Housed in a computer lab at PHS, the Gold Lab has been widely successful.
But the expensive program doesn’t capture students off campus.
With OdysseyWare, students can learn from home using their own computer. However, the Gold Lab will still stay open during the school day and from 4 to 6 p.m. for tutoring and proctored tests.
The new academy could potentially bring new students into the district, along with added state funding.
Last year, the district lost 100 students, which resulted in a decline of both state and federal support.
Superintendent Casey O’Brien also hopes the academy will capture at least some of the 200 home-schooled students in Gila County.
OdysseyWare currently offers more than 90 courses built on common core standards that are in alignment with state standards.
All classes are developed and administered by certified teachers.
Hodge will serve as an on-site teacher, offering assistance with coursework.
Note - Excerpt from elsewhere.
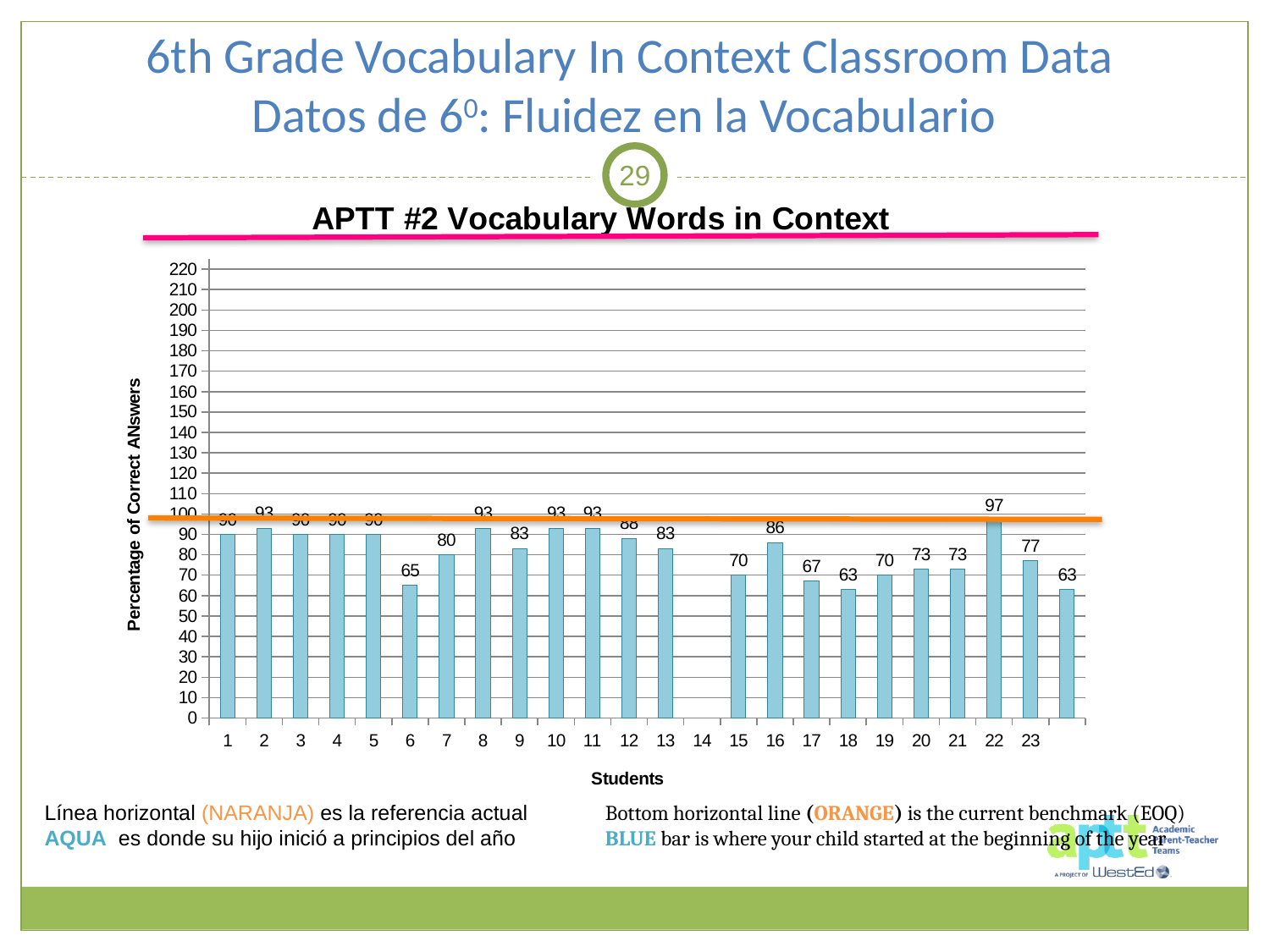
What is the value for student 6? 65 What kind of chart is shown on the slide? Bar chart What is the value for student 22? 97 Is the value for student 1 greater or less than 80? greater Which student has the highest percentage of correct answers? Student 22 What is the value for student 16? 86 What is the value for student 23? 77 What is the difference between the values for student 20 and student 19? 3 What is the difference between the values for student 22 and student 6? 32 What does the orange horizontal line on the chart represent? The current benchmark (EOQ) How many student numbers are labelled on the x axis? 23 Which has a larger value, student 16 or student 17? Student 16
Barbara Fitzgerald will serve as the school’s director/principal.
As the school grows, the board may hire three adjunct teachers to help with math, science and social studies.
Other online programs the district tried lacked rigor, O’Brien said, but OdysseyWare delivers quality content in an engaging, substantiated way.
According to its Web site, the Chandler-based OdysseyWare has provided online curriculum to school districts for the last 30 years.
PUSD has three years to demonstrate the effectiveness of the academy.